Greenpeace USA’s Twitter and Facebook accounts posted livestreams of the unfurling Friday afternoon, saying in a statement that the action was aimed at resisting the policies of President Donald Trump.
"It’s only a few months into Trump’s presidency, yet already he’s managed to threaten our health and our communities and put our planet’s future in danger," said Greenpeace spokesman Dario Parra. "Poor people, immigrants, and communities of color like the one I grew up in here in Chicago will bear the harshest impacts of Trump’s environmental and social policies."
"This action demonstrates that we will not accept the threats that the Trump administration poses to people here and around the world," Blevons, one of the people charged in connection with the incident, added in the statement.
"Ignoring the science of climate change and removing us from the Paris Climate Agreement is just another indication that the billionaires who have hijacked our democracy are putting the short term profit of corporations over people and the planet," she continued. "It's time for people everywhere to come together to demand that our government works in our interests, instead of treating us as expendable."
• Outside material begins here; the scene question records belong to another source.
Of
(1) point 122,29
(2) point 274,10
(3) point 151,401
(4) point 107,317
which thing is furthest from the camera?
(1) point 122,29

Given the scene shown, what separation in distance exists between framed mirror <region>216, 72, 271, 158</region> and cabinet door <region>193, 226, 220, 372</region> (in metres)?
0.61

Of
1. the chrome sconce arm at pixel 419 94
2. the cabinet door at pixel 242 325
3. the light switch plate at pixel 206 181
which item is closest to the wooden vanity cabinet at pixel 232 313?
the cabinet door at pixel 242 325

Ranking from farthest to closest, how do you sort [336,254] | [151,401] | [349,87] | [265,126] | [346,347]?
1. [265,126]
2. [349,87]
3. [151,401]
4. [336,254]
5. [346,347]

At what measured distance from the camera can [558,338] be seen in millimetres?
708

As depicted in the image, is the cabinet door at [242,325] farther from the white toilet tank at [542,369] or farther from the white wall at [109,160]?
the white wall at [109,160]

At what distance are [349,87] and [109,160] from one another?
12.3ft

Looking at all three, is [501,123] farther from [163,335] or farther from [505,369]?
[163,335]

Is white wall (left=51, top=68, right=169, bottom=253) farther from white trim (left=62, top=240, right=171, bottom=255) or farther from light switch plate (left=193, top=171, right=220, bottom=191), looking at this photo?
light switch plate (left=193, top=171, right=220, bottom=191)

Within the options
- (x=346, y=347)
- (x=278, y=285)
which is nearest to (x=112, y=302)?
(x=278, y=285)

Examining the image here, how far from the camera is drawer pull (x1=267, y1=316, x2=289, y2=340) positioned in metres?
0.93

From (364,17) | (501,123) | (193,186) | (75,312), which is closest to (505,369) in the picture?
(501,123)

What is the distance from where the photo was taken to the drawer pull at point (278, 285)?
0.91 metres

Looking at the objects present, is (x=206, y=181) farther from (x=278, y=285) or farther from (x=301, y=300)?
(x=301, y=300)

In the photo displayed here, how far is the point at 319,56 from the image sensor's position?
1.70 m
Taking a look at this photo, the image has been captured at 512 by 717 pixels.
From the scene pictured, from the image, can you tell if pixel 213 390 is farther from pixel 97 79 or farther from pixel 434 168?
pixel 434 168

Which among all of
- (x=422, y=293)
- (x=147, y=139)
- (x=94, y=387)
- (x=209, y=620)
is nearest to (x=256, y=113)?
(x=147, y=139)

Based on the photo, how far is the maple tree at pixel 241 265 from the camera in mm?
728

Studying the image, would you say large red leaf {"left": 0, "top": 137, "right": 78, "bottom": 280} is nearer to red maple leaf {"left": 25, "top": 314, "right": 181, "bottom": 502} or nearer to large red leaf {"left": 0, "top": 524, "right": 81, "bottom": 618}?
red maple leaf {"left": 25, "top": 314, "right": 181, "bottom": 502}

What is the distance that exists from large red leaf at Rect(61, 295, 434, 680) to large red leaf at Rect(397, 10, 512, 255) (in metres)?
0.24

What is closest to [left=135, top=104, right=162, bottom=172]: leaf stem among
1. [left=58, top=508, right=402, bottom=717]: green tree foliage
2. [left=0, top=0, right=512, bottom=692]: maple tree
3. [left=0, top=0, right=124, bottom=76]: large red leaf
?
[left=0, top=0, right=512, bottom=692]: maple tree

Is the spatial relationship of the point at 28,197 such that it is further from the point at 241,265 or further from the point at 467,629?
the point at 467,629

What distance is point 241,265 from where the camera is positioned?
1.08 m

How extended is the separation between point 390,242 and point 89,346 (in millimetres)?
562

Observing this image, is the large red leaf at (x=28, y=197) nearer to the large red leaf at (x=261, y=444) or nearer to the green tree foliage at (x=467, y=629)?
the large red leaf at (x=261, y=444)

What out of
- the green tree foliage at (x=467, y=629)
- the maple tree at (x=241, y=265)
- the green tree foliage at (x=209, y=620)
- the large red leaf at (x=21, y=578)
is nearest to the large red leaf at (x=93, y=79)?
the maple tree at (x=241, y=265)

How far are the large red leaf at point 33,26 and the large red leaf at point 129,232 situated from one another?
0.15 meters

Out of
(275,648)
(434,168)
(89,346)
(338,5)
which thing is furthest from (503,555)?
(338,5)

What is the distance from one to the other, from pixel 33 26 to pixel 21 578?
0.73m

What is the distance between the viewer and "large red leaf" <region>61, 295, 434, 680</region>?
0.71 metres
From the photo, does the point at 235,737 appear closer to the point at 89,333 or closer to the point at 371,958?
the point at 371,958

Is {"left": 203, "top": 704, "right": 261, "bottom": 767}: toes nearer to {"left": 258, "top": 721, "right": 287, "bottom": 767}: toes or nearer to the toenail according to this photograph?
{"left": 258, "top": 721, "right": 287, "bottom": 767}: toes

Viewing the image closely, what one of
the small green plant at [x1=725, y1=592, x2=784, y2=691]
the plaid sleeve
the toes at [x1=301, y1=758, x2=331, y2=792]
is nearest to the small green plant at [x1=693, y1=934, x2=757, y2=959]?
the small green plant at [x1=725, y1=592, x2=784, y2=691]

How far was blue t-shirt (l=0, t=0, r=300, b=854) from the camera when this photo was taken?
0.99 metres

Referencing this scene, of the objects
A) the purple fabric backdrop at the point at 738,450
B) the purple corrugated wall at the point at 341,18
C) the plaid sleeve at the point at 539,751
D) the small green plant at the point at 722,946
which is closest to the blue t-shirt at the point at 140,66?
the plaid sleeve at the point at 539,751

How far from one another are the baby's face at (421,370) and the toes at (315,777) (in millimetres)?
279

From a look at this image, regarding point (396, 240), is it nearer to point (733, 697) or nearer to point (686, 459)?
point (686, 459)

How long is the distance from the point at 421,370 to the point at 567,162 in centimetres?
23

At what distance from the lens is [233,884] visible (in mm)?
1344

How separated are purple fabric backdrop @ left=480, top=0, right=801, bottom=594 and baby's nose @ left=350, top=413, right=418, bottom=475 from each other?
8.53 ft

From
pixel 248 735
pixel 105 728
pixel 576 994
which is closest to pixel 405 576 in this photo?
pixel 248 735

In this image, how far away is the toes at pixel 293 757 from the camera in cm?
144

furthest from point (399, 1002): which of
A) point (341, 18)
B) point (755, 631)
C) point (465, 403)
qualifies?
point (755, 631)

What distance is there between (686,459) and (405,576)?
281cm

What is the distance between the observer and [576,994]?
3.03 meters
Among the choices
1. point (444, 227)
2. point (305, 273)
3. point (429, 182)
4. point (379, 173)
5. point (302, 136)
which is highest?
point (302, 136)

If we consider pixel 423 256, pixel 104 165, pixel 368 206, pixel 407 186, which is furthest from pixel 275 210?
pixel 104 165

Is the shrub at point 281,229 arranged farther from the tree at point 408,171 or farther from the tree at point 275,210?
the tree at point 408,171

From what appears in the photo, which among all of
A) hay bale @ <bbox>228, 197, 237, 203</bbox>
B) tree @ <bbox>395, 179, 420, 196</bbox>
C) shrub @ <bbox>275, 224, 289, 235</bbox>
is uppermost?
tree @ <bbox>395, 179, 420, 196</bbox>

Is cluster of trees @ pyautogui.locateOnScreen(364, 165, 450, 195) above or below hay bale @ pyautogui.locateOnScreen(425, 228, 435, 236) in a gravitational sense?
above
Citing unfair standards on American businesses and taxpayers, Trump announced in June that the U.S. would no longer be a part of the landmark Paris climate accord, the non-binding 2015 agreement with 196 nations to reduce polluting emissions and combat global warming.
Shortly after the president's announcement, Mayor Rahm Emanuel joined several cities and states across the country in signing an executive order to formalize Chicago’s commitment to adopt the agreement’s guidelines on environmental protections.
Greenpeace has organized several demonstrations against the president’s policies in recent months, including a protest similar to Friday’s in Washington, D.C., following Trump’s inauguration.
On Jan. 25, seven people scaled a 270-foot crane just blocks from the White House and hoisted a massive banner bearing the word "Resist."
Greenpeace spokesman Jason Schwartz said Friday that the activists’ message to Chicago was clear.
"Resist this Trump administration’s environmental and social policies, which are so threatening to our communities and our planet, and defend our communities and our planet," he said.
Attorney information for the six charged was not immediately available. They were expected to appear in bond court Sunday afternoon.